- **EXERCISE TASKS**
1 > Name every country mentioned in the passage on Dutch politics and Geert Wilders, listing each one once.
2 > Write a continuation of the passage on Dutch politics and Geert Wilders that picks up right after its final sentence.

- **EXCERPTED TEXT**
[start]
Rutte’s successor as party leader, Dilan Yesilgöz, who is of Kurdish descent and arrived in the Netherlands as a 7-year-old refugee from Turkey, made immigration the central theme of her campaign. While a good result for Wilders’s party had been expected, its rapid ascent in the final days was unforeseen by most pollsters. The final phase appeared to be a three-way contest, with support fractured among the VVD, the center-left NSC, and Wilders’s PVV. Clearly, voters put more trust in Wilders.
Until 2004, Wilders himself was an MP for the VVD, but he decided to continue as an independent. He belongs to the first generation of European right-wing politicians who vehemently oppose immigration—particularly from Muslim-majority countries such as Morocco and Turkey. Traditional centrist parties are “tempted to imitate the populists,” said Sarah de Lange, a professor of political science at the University of Amsterdam. “The VVD in the Netherlands is a case in point, as is Emmanuel Macron in France, adopting much harsher rhetoric on migration. But they are always a copy of the original, and less appealing than the populists themselves.”
[end]
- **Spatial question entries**
[start]
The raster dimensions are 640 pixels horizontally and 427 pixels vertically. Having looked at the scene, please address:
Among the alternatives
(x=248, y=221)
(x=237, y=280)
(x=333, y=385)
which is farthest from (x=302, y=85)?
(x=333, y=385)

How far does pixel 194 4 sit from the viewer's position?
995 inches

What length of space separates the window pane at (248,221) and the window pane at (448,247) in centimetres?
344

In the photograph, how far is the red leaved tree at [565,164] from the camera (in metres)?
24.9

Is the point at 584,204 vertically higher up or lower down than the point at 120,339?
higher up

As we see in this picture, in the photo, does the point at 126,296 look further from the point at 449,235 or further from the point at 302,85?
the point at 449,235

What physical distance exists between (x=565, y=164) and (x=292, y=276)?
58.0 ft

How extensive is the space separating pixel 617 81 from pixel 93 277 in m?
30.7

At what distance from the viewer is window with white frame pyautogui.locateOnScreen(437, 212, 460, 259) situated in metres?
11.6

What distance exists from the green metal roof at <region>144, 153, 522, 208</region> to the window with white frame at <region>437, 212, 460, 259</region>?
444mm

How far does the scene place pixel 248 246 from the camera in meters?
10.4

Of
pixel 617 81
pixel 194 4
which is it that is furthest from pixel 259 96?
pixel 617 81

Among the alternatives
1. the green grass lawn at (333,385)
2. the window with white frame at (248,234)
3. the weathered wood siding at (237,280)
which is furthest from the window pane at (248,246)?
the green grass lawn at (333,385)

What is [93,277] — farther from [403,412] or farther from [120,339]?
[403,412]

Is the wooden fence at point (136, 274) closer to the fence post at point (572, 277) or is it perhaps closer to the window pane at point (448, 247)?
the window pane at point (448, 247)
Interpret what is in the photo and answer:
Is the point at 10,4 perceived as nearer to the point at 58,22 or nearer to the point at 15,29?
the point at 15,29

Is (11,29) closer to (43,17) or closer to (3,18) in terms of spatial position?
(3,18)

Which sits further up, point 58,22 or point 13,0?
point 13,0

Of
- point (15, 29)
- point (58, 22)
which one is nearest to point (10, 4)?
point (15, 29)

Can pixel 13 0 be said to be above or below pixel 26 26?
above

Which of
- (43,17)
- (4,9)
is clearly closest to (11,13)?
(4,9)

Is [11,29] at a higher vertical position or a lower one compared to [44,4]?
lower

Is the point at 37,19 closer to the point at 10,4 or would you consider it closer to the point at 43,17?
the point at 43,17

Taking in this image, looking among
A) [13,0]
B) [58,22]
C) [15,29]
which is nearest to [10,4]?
[end]
- **FINAL RESULTS**
1 > The Netherlands, Turkey, Morocco, France

2 >
Notably, among those who voted for Wilders this time were many first-time voters, with little prior knowledge of Wilders’s past statements about Dutch citizens with a Muslim background who should be “sent back,” or about “fake judges” or a “fake parliament”, and journalists’ being “riffraff.” Even more strikingly, research indicates that his supporters increasingly include Dutch citizens of Turkish and Moroccan descent.
Up to a point, this confirms their integration into Dutch society. But it also shows that voters from different minorities—as is the case in the United States with Black and Hispanic communities—no longer automatically feel loyal to the parties that traditionally represented their interests, and that solidarity among such groups is on the decline.